Le confesé que no quería ir a la Escuela de Veladores; le dije que no quería ser velador; le conté lo que pensaba. Mientras que mis compañeros seguirían estudiando en la misma escuela, yo tendría que ir a una distinta. Y aunque ellos no eran los mejores compañeros y se burlaban de mí, ya los conocía. ¡Qué pesar! Mis compañeros seguirían con sus estudios, como niños normales, porque no tenían que empezar a trabajar tan jóvenes, y podrían llegar a la universidad para convertirse en médicos, arquitectos o abogados. En cambio, yo tenía que estudiar un oficio para ponerme a trabajar lo antes posible.

También le dije a papá que si tenía que irme a otra escuela, prefería la Escuela de Voladores, porque ésa sí me entusiasmaba.

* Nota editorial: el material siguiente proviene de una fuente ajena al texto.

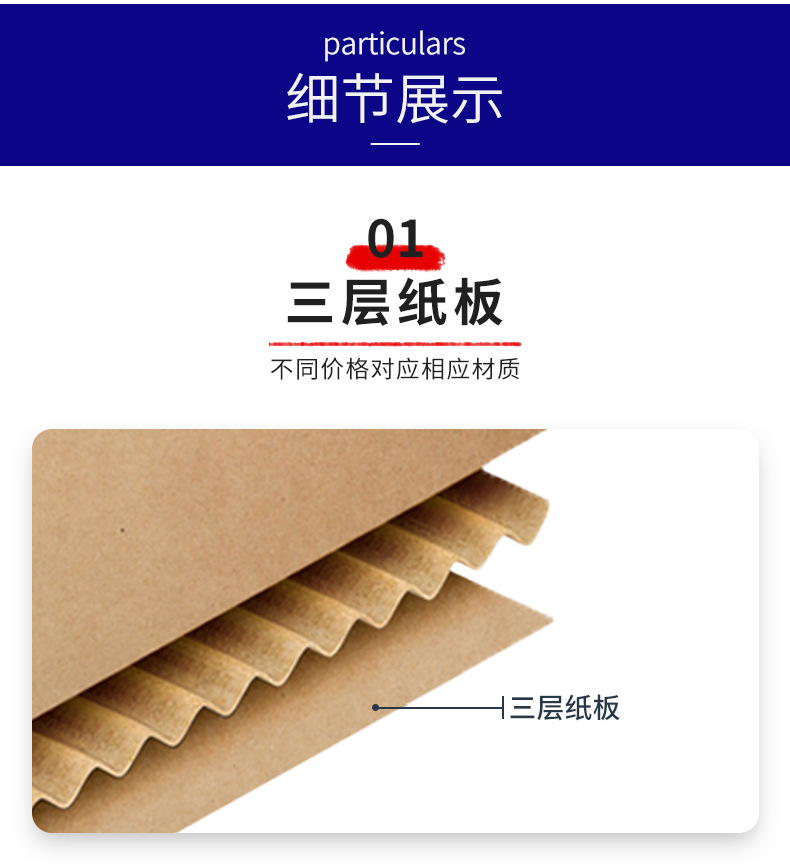 详情_04.jpg
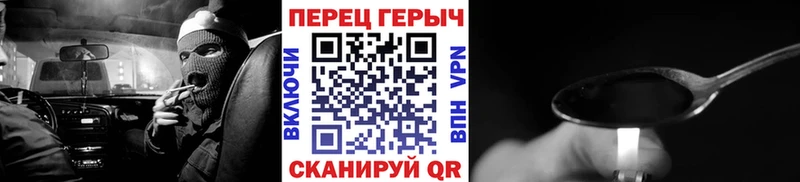 ГЕРОИН афганец  Крым 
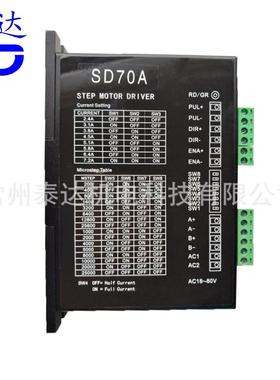 常州SD70A数字式步进电机驱动器带风扇AC18V-80V2.4A-7.2A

Volar sí era para mí y podría trabajar en una de esas compañías internacionales que van por el mundo dando espectáculos grandiosos o, al menos, podría quedarme en un circo local; no me importaba, con tal de aprender a volar y no a velar edificios. Dije todo esto y sentí alivio, a pesar de que papá no parecía escucharme.

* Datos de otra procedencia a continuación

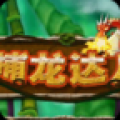 疯狂捕龙达人 V2.49 安卓版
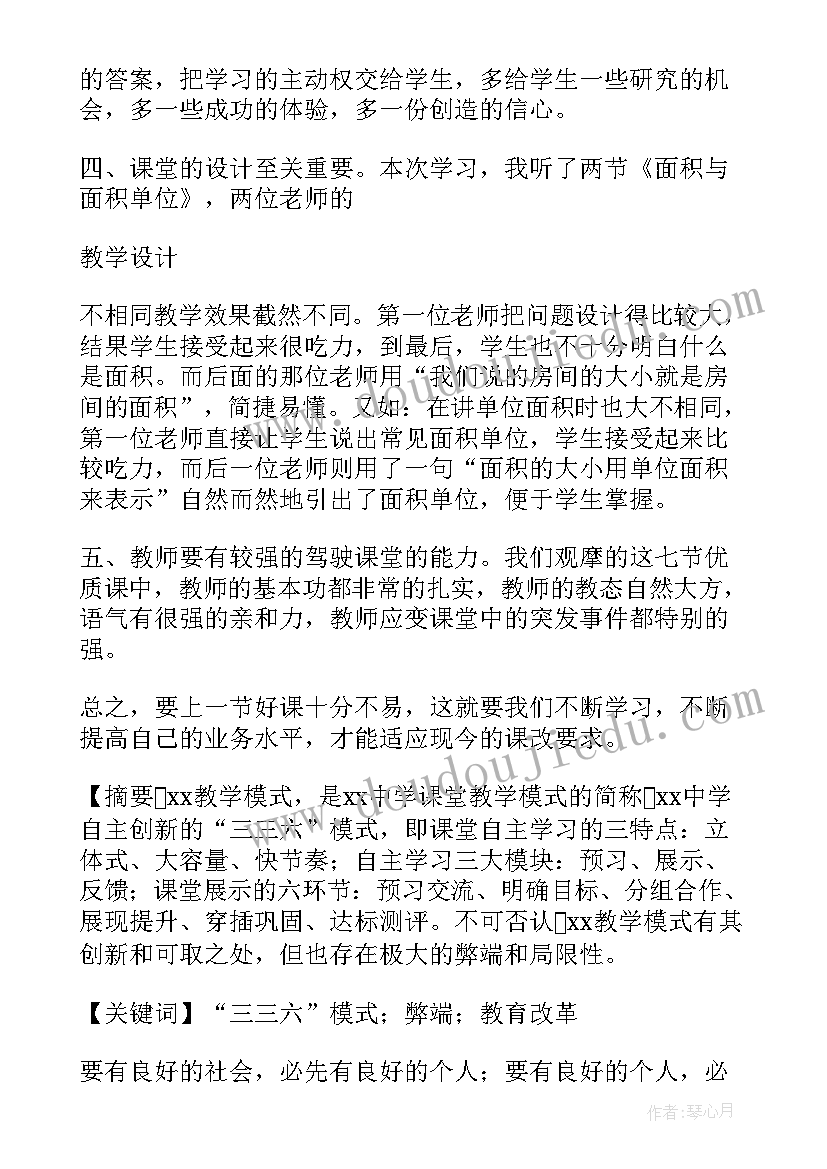 支委委员述职述廉报告(实用5篇)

Él, por respuesta, soltó un gorgorito cantarín. Luego aspiró profundo, resopló y entreabrió los ojos, pero no me miraba a mí: miraba algo lejano que sucedía en sus sueños. Papá dejó escurrir un hilo de saliva y cerró un ojo. Debido a que su cabeza descansaba de lado sobre la almohada y a que el ojo que quedó arriba era el abierto, se convirtió en un cíclope. Hablaba yo con un papá-cíclope que no parecía entender lo que decía. “¿Cuál será el idioma de los cíclopes?”, me pregunté. De cualquier manera, papá nunca tuvo tiempo para hablar conmigo.

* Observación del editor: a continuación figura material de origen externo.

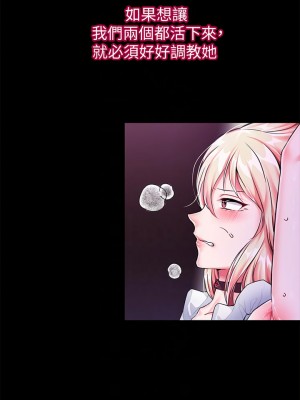 調教宮廷惡女 1-8話_04_10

Más tarde, papá despertó de mal humor. Se asomó por la ventana, la misma por la que estuve a punto de caer, y la única que teníamos en casa; luego consultó su reloj varias veces, como si no creyera lo tarde que se le había hecho. Cada noche, coincidíamos despiertos sólo unos instantes, mientras yo cenaba y él se preparaba y se vestía para ir a trabajar. Se despidió agitando la mano como si yo fuera un conocido de la calle, al que se mira pasar, se le hace un gesto y asunto acabado. Tal vez no era su culpa que nunca habláramos, pues vivíamos en mundos separados: el del sueño y el de la vigilia. Papá cerró la puerta y me levanté para ir al baño a lavarme los dientes. Todo apuntaba a que sería otra noche típica, pero cuando ya estaba en piyama, con las cobijas hasta el cuello, escuché a mamá gritar:

—¡El termo de tu papá!

Mamá me envolvió en un abrigo y me encajó el termo bajo el brazo. Dijo que tenía una misión que cumplir: entregarle el termo a papá. Y es que el termo no sólo contenía café, sino sus vitaminas, indispensables para que no se quedara dormido. Ahora, la familia dependía de que yo cumpliera esa misión. Desde el principio, me pareció mala idea: en la calle hacía un frío que empañaba nuestra ventana.

—¿Y por qué no vas tú, mamá?

—Tengo que cuidar la vela. Hoy es su última noche encendida.

—Pero papá no está enfermo, ¿de qué sirve ya?